▶ Required work:
Retype the listing exactly, minus its pictures.

▶ Dataset extract:
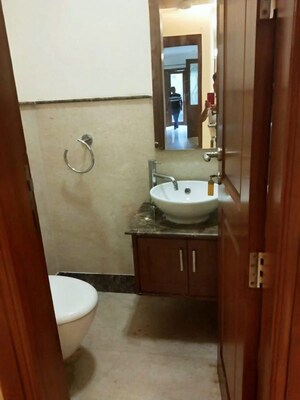 Bathroom in 4 BHK Apartment at Vasant Vihar – for Rent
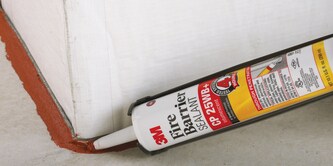 3M Fire Barrier Sealant CP 25WB+ applied to a corner joint for fire protection.
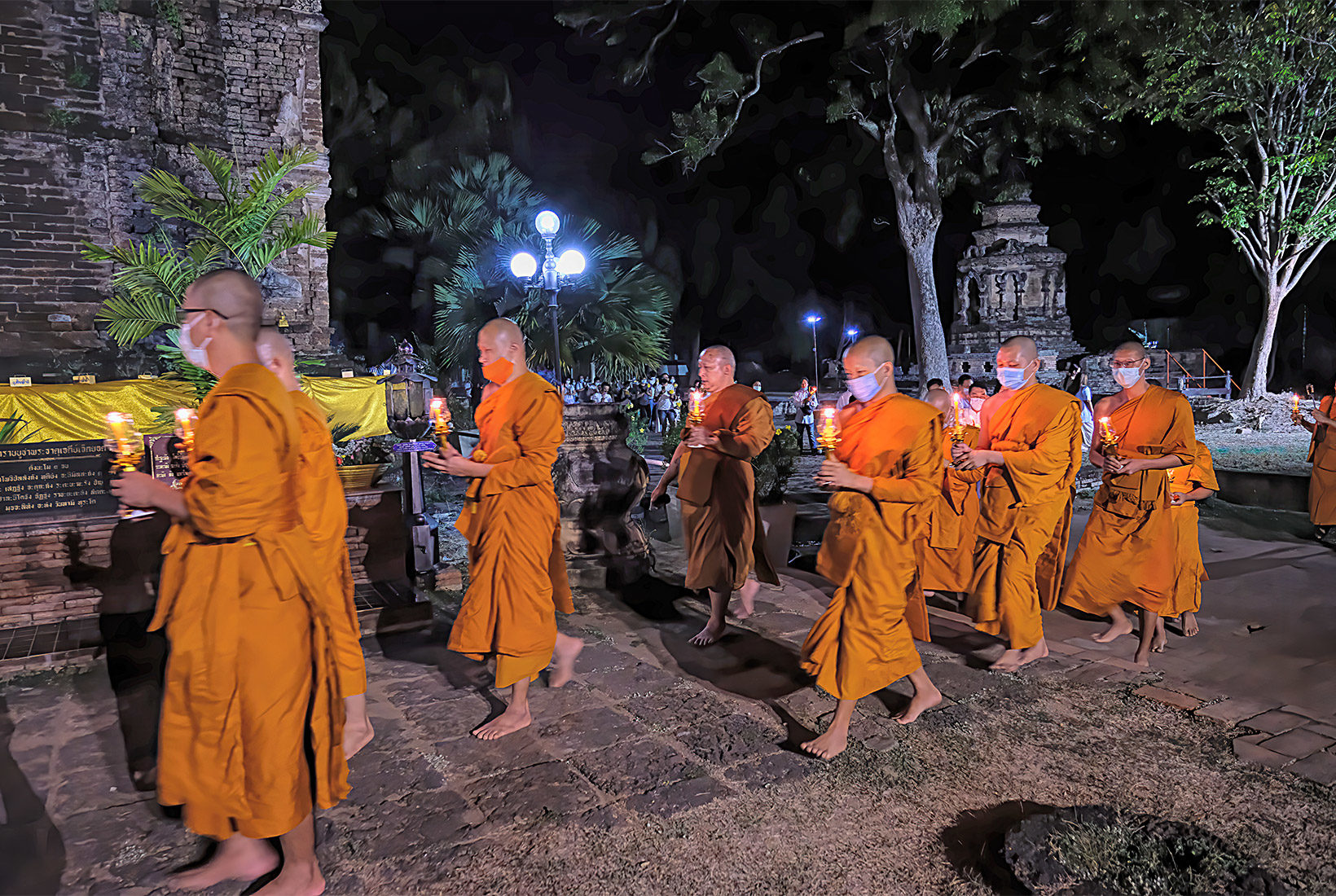 Monks lead a procession around the Viharn at Wat Jed Yod as part of the Makha Bucha Day ceremony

▶ Answer box:
 Bathroom in 4 BHK Apartment at Vasant Vihar – for Rent
 3M Fire Barrier Sealant CP 25WB+ applied to a corner joint for fire protection.
 Monks lead a procession around the Viharn at Wat Jed Yod as part of the Makha Bucha Day ceremony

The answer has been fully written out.